A comienzos del siglo XX, cuando la joven República de Cuba comenzaba a construir sus instituciones tras la independencia, La Habana y Washington firmaron una serie de acuerdos para organizar su relación jurídica y diplomática. Entre ellos se encontraba el Tratado de Extradición firmado el 6 de abril de 1904 entre Cuba y los Estados Unidos.
El objetivo del acuerdo era claro: establecer un mecanismo legal para que los criminales no pudieran evadir la justicia simplemente cruzando el estrecho de la Florida.
Más de un siglo después, el tratado sigue existiendo jurídicamente. Sin embargo, la cooperación real que buscaba garantizar se encuentra prácticamente paralizada desde hace décadas.
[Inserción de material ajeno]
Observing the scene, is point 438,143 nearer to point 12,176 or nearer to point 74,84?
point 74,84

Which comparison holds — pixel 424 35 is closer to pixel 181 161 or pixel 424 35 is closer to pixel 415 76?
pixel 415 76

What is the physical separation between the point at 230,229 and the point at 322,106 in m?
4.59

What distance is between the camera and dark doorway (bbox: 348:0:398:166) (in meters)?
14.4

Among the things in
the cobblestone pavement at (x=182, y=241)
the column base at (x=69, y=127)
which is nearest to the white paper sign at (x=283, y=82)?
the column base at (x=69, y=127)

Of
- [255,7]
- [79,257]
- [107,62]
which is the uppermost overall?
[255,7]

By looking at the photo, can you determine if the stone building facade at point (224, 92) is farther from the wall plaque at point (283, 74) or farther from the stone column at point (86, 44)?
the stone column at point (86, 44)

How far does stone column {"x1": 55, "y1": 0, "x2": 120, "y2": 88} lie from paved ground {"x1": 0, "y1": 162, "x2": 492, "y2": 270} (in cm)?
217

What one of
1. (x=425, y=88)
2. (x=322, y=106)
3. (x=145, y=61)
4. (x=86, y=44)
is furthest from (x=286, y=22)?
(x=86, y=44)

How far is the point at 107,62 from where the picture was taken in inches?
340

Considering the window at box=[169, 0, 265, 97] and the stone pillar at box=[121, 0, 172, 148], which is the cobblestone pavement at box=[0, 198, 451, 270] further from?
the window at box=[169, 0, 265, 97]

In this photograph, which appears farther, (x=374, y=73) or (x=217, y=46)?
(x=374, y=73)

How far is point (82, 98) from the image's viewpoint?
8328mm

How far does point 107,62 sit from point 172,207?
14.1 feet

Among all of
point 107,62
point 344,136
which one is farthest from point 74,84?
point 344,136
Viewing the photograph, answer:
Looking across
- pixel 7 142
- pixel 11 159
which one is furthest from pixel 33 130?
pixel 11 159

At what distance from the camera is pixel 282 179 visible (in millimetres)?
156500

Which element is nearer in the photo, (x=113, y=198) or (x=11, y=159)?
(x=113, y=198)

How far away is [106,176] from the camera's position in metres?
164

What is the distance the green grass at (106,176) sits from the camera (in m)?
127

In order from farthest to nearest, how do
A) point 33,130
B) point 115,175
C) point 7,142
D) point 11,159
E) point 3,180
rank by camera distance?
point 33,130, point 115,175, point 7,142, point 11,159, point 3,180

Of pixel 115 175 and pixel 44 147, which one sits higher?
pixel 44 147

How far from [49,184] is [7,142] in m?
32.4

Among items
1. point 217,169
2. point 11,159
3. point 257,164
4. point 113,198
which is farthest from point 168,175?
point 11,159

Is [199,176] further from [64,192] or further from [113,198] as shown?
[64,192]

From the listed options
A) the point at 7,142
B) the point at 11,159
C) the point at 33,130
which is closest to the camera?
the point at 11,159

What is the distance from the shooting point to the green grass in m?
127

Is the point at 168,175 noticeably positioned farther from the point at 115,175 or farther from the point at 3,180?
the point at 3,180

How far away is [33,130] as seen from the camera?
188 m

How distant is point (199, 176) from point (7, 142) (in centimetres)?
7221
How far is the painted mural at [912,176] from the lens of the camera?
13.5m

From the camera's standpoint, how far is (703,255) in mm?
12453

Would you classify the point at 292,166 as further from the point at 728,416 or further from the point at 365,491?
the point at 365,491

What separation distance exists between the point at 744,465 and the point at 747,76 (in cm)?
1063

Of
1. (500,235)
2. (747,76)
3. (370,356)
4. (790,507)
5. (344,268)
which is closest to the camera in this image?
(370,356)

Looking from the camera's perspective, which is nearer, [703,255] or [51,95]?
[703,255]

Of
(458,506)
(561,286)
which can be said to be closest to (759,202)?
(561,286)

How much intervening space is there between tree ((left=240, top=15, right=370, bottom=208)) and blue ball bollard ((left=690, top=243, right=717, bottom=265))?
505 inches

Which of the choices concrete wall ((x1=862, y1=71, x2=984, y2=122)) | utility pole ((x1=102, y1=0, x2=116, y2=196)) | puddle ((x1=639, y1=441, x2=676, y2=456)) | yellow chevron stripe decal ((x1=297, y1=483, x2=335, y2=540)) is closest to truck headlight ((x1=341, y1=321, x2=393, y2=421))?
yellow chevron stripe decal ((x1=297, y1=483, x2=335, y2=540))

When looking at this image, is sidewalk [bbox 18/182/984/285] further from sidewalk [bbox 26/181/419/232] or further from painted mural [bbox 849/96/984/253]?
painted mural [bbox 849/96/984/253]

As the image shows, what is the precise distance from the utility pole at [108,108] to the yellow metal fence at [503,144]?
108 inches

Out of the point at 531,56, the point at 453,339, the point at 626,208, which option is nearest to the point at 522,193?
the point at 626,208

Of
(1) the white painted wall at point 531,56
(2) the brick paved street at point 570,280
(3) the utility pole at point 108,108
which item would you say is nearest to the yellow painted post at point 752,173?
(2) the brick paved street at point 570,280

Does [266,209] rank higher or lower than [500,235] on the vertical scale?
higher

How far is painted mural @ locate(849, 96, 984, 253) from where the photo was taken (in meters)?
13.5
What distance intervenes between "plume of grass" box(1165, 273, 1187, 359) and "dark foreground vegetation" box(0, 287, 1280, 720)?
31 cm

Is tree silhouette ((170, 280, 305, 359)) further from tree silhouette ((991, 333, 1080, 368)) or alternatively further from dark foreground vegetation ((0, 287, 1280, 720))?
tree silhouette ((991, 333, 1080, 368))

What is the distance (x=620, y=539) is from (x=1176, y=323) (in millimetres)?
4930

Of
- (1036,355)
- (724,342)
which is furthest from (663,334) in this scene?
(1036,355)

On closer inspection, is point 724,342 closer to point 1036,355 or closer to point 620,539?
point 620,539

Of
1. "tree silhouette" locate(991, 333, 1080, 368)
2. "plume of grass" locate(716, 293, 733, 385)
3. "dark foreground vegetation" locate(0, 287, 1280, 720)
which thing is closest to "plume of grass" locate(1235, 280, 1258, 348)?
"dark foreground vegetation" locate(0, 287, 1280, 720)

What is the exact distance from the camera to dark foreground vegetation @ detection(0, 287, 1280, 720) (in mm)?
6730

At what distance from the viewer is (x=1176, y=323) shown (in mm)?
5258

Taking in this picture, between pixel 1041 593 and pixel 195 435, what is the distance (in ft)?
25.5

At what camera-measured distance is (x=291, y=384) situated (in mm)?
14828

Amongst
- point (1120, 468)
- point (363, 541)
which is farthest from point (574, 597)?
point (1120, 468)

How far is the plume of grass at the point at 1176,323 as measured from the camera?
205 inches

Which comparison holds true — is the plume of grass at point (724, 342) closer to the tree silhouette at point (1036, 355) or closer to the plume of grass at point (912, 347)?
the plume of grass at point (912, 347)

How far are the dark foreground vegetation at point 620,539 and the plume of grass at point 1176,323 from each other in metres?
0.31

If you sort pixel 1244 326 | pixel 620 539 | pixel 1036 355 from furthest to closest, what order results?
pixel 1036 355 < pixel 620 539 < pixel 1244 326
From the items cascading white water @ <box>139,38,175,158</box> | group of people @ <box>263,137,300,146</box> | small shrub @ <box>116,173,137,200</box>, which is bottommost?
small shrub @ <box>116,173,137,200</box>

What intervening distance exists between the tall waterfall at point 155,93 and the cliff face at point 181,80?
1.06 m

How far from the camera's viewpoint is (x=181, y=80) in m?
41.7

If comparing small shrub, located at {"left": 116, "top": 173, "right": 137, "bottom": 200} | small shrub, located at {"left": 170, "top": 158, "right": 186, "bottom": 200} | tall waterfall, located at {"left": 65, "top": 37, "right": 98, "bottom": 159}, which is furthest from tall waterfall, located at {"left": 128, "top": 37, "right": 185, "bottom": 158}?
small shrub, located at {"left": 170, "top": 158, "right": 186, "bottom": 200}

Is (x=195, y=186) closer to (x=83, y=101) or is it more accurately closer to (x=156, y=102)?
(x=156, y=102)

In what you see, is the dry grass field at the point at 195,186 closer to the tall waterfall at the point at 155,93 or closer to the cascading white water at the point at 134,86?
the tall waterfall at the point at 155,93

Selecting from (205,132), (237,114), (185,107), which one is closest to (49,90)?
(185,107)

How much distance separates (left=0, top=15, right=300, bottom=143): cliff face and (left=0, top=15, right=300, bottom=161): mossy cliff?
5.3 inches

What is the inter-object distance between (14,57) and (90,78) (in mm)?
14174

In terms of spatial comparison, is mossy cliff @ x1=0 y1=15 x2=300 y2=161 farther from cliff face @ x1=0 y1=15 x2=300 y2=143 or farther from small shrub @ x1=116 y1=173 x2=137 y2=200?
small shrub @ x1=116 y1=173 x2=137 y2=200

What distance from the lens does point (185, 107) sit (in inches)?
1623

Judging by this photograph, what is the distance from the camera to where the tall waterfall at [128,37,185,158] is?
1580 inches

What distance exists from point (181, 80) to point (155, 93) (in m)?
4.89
Un instrumento de cooperación judicial
El tratado de 1904 establecía un principio fundamental del derecho internacional: los Estados pueden solicitar la entrega de una persona acusada o condenada por delitos graves que se encuentre en el territorio del otro país.
Entre los delitos incluidos en el acuerdo se encontraban:
-asesinato y homicidio
-intento de asesinato
-secuestro
-violación
-falsificación y fraude
-robo con violencia
-piratería
-malversación de fondos públicos
Para que una extradición fuera posible debía cumplirse un principio esencial: el delito debía ser considerado crimen en ambos países, lo que en derecho se conoce como doble incriminación.
El tratado también incluía una cláusula clásica en este tipo de acuerdos: la no extradición por delitos políticos, diseñada para evitar persecuciones de carácter político disfrazadas de procesos judiciales.
El impacto de la ruptura política después de 1959
Durante la primera mitad del siglo XX el tratado funcionó con relativa normalidad. Sin embargo, el escenario cambió radicalmente después de la llegada al poder de Fidel Castro en 1959.
La ruptura política entre La Habana y Washington congeló casi todos los mecanismos de cooperación judicial entre ambos países. Desde entonces, aunque el tratado nunca ha sido formalmente denunciado por ninguna de las partes, su aplicación práctica es prácticamente inexistente.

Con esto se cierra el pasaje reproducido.